▶ [本文]:

☆ ☆ ☆ ☆ ☆ ☆ ☆

TOTOの北九州発グローバル戦略(4)TOTOを鍛えたカリフォルニア州の規制とコアバリュー

成清雄一
西日本工業大学常務理事・副学長/元TOTO株式会社取締役常務執行役員
概要・テキスト
TOTOは、あることをきっかけにして、アメリカで有名になったという。これがターニングポイントとなって、今や海外で成功を収めている。それは何か。なぜだったのか。TOTO株式会社のコアバリューや先人の言葉と併せて、同社取締役常務執行役員・成清雄一氏が語る。(全5話中第4話目、インタビュアー:大上二三雄氏/エム・アイ・コンサルティンググループ株式会社代表取締役)
時間:10:58
収録日:2014/09/18
追加日:2015/01/22
≪全文≫

●6リットル規制により、アメリカで注目された


大上 もう一つ、TOTOはコアバリューが強い会社だという印象があります。そこで今度は、TOTOのコアバリューのお話を聞かせていただけませんか。

成清 われわれが海外で成功するに至ったターニングポイントは、アメリカ、特にカリフォルニア州など西海岸の水不足でした。アメリカは1994年に、トイレを1回洗浄する際の水量を6リットル以下にしなければならないと法で定めました。そこでわれわれは6リットルできちんと流れるトイレの開発を目指しました。かなり難しいテーマだったのですが、日本の開発陣が頑張って何とか発売したのです。

 しかし、6リットル規制はしたけれども、アメリカで当時販売されていたトイレが6リットルでは十分流れないというクレームが多く、アメリカの住宅産業協会がトイレを集めて、本当に6リットルで全部流せるかどうかをチェックしたら、たまたまわれわれの商品が流れの良い製品トップ3の1、2、3位に並んだのです。

☆ ☆ ☆ ☆ ☆ ☆ ☆

▶ [提供データ]:

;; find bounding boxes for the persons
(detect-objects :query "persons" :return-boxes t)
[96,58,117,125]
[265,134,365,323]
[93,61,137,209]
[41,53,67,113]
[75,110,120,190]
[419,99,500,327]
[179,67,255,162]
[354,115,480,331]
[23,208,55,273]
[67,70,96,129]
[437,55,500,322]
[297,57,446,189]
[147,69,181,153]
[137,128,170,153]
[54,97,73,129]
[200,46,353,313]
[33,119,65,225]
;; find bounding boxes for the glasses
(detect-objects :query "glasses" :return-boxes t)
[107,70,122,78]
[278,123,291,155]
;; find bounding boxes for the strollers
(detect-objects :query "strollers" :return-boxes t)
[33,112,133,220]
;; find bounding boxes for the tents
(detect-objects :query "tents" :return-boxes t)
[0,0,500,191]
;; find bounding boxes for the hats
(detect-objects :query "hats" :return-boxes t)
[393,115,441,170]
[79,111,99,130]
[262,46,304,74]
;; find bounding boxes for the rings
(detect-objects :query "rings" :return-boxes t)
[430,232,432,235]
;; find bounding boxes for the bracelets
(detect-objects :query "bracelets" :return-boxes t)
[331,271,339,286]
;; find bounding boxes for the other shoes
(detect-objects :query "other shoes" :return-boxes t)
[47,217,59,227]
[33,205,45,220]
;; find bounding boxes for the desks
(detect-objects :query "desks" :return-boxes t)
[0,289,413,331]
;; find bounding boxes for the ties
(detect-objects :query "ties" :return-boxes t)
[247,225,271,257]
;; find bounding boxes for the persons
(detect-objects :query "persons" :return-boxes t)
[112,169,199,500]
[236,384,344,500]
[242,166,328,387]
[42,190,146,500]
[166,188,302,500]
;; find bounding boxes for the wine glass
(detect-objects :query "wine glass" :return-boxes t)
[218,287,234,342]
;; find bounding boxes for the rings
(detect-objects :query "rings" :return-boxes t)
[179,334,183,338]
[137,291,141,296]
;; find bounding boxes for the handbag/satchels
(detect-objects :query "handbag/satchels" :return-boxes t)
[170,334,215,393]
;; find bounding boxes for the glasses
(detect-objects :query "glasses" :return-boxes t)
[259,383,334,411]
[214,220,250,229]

☆ ☆ ☆ ☆ ☆ ☆ ☆

▶ [問題と課題]:
1. TOTOのインタビュー記事の「成清 われわれが海外で成功す」から「張って何とか発売したのです。」までを、そのまま書き写してもらえますか。
2. TOTOのインタビュー記事は途中で終わっています。最後の文に続けて、その先を書き進めてもらえますか。

▶ [解答]:
1.
成清 われわれが海外で成功するに至ったターニングポイントは、アメリカ、特にカリフォルニア州など西海岸の水不足でした。アメリカは1994年に、トイレを1回洗浄する際の水量を6リットル以下にしなければならないと法で定めました。そこでわれわれは6リットルできちんと流れるトイレの開発を目指しました。かなり難しいテーマだったのですが、日本の開発陣が頑張って何とか発売したのです。

2.
 2000年頃に、そのことが全米でニュース番組にもなりました。「このトイレは流れるけれど、このトイレは流れない」などとトイレをテストするのは、ニュースとしても面白かったのでしょう。非常に大きなインパクトがありました。

 私も海外で営業をしていましたが、海外ではバスルーム商品のデザインを重視して、機能をあまり見ない傾向があります。日本の場合、家の中で水を使う所は、トイレと洗面所とキッチンとお風呂の4カ所です。これを私たちは「4部位」と呼びます。ところが、日本以外の国は、基本的にキッチン以外はバスルームにオールインワンです。業界では、「キッチン・アンド・バス」、略して「KB」と言います。

 欧米のバスルームは日本のトイレに比べて広く、視線が行きますから、トイレもデザインはかっこいい方が良いと考える人が多いのです。一つのベットルームに、必ず小さなバスルームが付いているのが当たり前ですから、友達が遊びに来ても、トイレを借りるとバスルームそのものを見るという構造になっています。そうすると、デザイン性が大事になります。

 しかし、そのニュース番組が流れたおかげで、今までデザインにフォーカスしていたアメリカのお客さまたちが、「トイレは機能も大事なのだ」と思うようになりました。特に、環境問題に興味のある高感度層が皆、...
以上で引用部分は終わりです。